You can't get around physics... (but if you do, please let us know!  ).


----------



## m.pille.led (Jul 19, 2015)

Can you test the current going from the batteries to the driver/leds? and the voltage.
Like this you know what the leds are really using, and you can better calculate the runtime.

So let`s say your leds are using 9w, and you want to run them for 20hours, then you will need a battery with 180Wh 
( In the case of a 7,4v battery that would be a capacity of 24.32Ah )

As soon as you measure the led exact consumption you can rectify this battery values.
Regards


----------



## nobleimd (Jul 23, 2015)

@ m.pille.led , Thanks for replying...

The bulb has an emergency function. It works on AC power when there is power. When the power goes off the internal battery kicks in and the bulb stays on till you switch it off.

**GIVEN MATERIAL:**
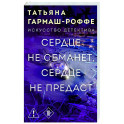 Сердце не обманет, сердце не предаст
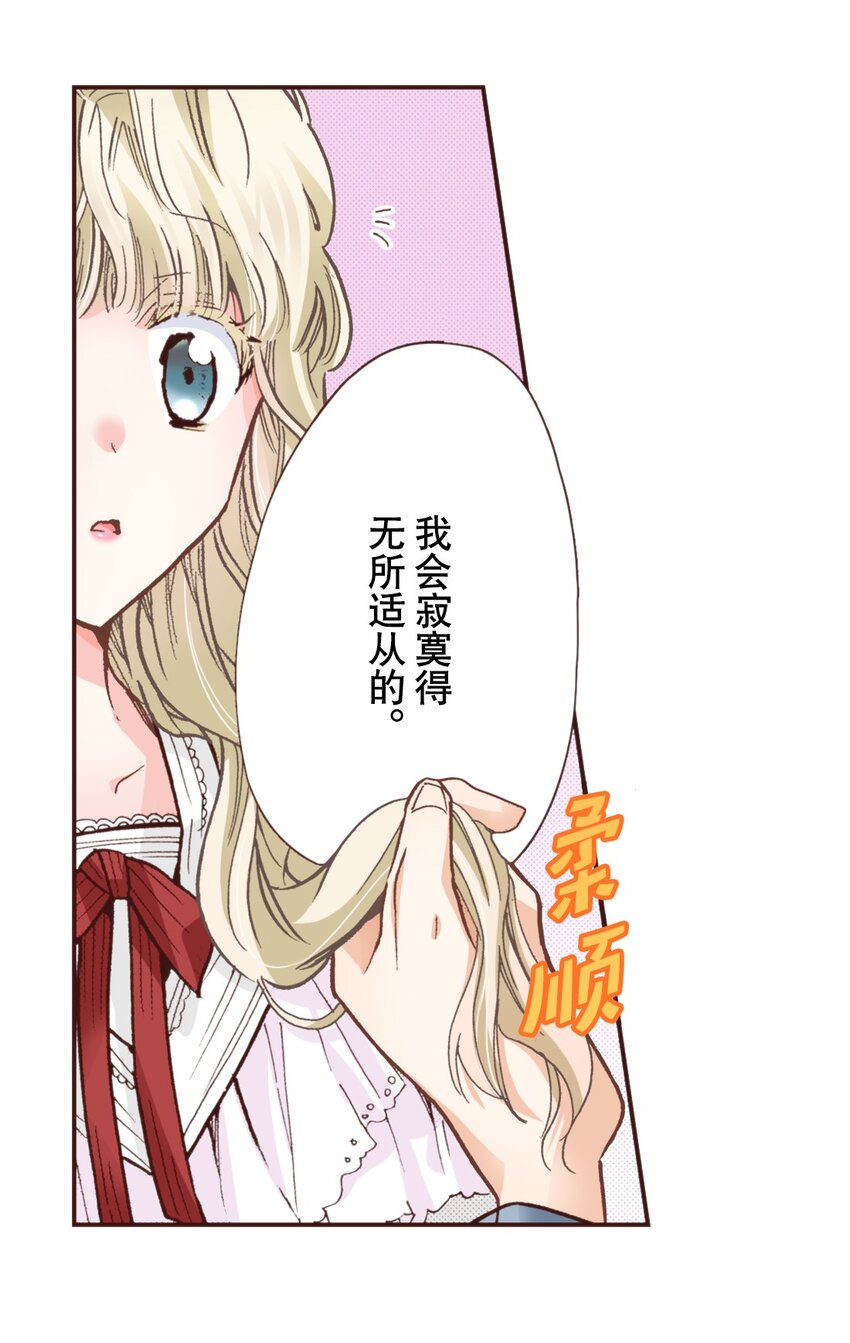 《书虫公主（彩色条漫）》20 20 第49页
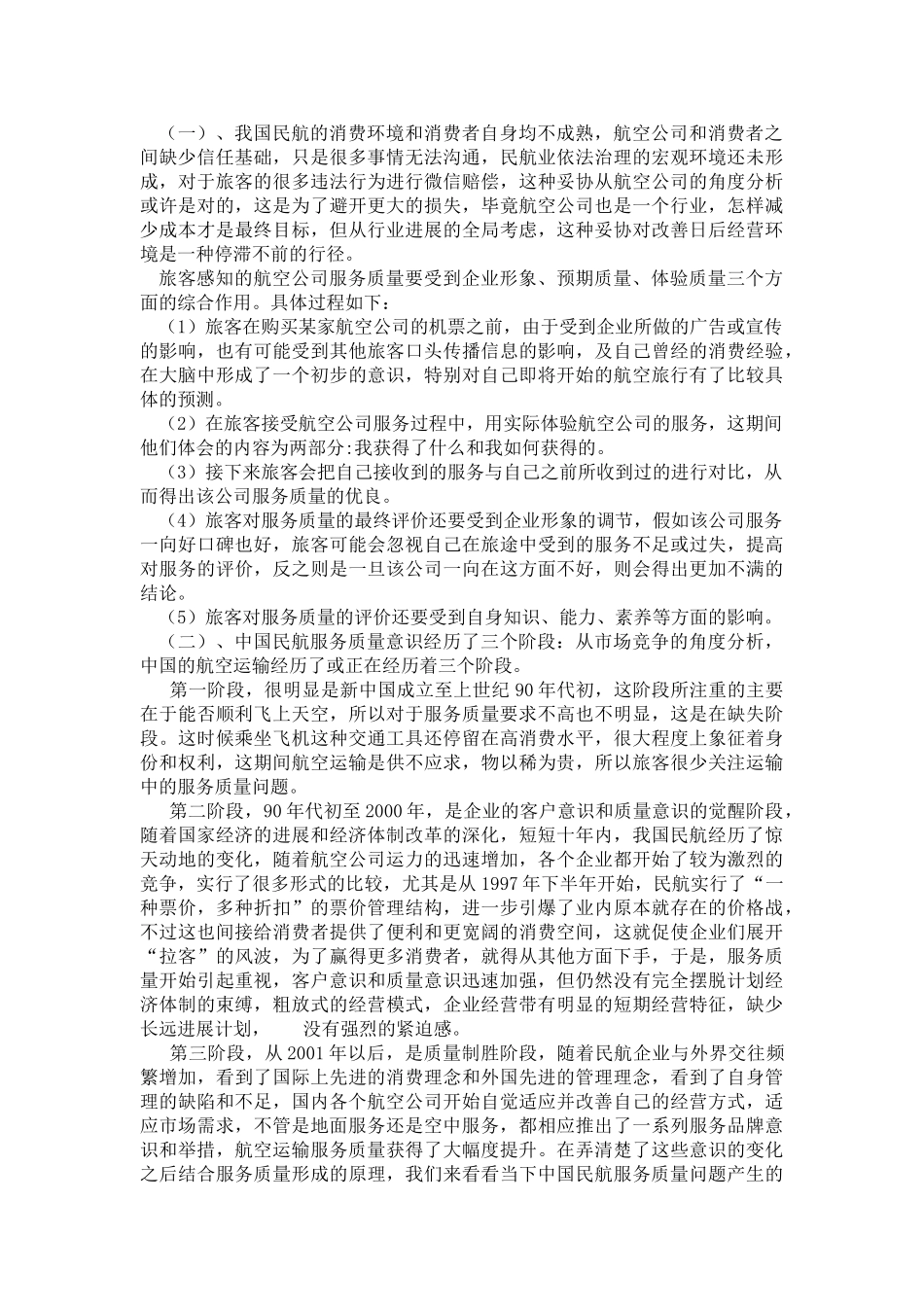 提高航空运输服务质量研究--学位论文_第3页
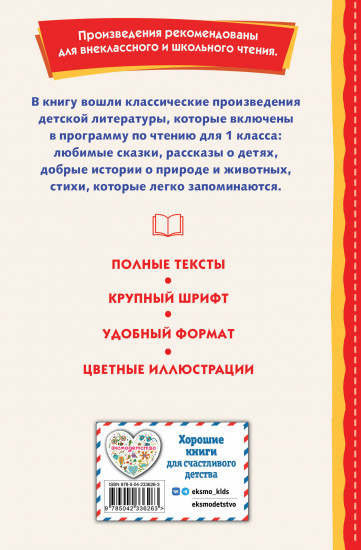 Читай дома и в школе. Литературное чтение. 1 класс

**ACTIONS TO TAKE:**
(a) Copy the part of the LED battery thread starting with "You can't get" and going on through "calculate the runtime.".
(b) Using the LED battery thread, decide whether each statement agrees with it, answering yes or no and quoting the words that settle it: (i) LEDs using 9w for 20 hours need a battery with 180Wh. (ii) The bulb runs only on its internal battery. (iii) When the power goes off, the bulb turns itself off.
(c) Pick up the LED battery thread where it stops and write what comes next.
The material comes from a separate source and has no connection to the LED battery thread.

**ANSWERS TO THIS EXERCISE:**
(a)
You can't get around physics... (but if you do, please let us know!  ).


----------



## m.pille.led (Jul 19, 2015)

Can you test the current going from the batteries to the driver/leds? and the voltage.
Like this you know what the leds are really using, and you can better calculate the runtime.

(b)
(i) Yes: "So let`s say your leds are using 9w, and you want to run them for 20hours, then you will need a battery with 180Wh"
(ii) No: "It works on AC power when there is power."
(iii) No: "When the power goes off the internal battery kicks in and the bulb stays on till you switch it off."

(c)
1) The driver is connected to the LED board in the picture. I think the driving voltage is 6.3 V, this based on what the chinese manufacturer has told me. 
2) Yes it has to fit inside the bulb case.
3) As much as possible. Right now being flat its 180 degrees, but more would be better, its a general purpose bulb so directional would not help.
4) Indoor use but can be used for emergency, camping events etc.

Although everything has to fit into the bulb case , the case itself can be resized to a bigger one so that probably a bigger battery can be fit in. Say a 26650 .



@ RetroTechie , Thanks for replying.

The figures are given by the chinese manufacturer, I am trying to find a way to achieve the specs:

400-500 lumens on DC mode with 20 hours runtime.
Are there more efficient LED'S now better than a 50-60 lumen 5730 SMD? If there are more efficient LED's could use them instead. I read that a 0.2 watt 2835 has better efficiency than a 0.5 watt 5730 in terms on lm/watt , so would it be better to use a 2835 here? The number of LEDs would def be an issue i guess.


Also is there a way to charge larger capacity batteries faster without damaging them?


----------



## SemiMan (Jul 24, 2015)

Is this for commercial purposes you are developing this .. to sell? ... or a hobby undertaking?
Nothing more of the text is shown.